→ Data listing

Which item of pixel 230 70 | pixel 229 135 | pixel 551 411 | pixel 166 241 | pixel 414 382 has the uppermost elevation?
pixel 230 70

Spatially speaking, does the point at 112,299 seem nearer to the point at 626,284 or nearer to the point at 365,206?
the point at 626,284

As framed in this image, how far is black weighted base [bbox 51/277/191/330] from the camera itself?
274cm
---
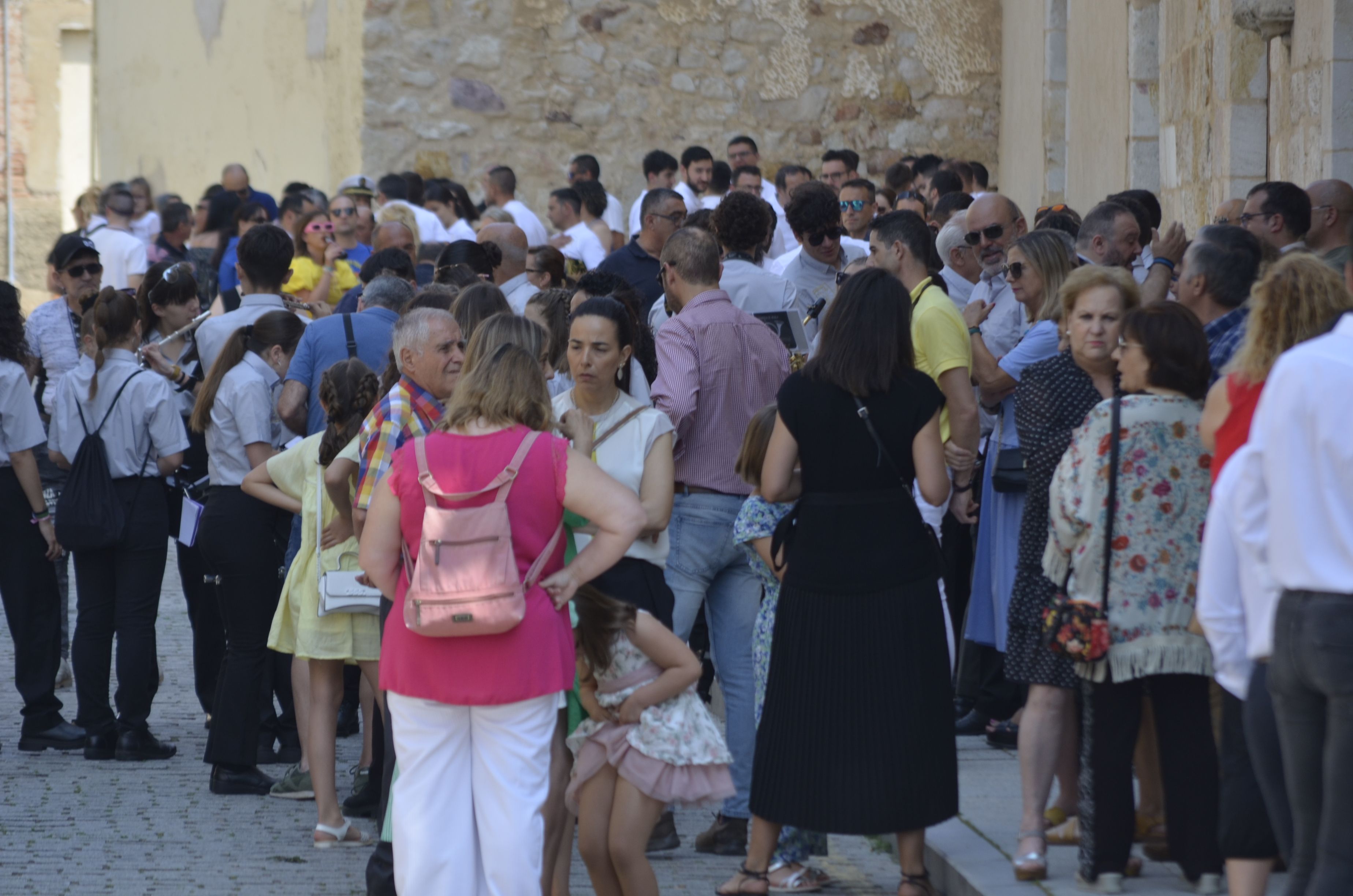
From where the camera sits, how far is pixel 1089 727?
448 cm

→ Stated exercise
Count how many lines of the material above contain the string "pixel". Give only the number.

→ Written answer
3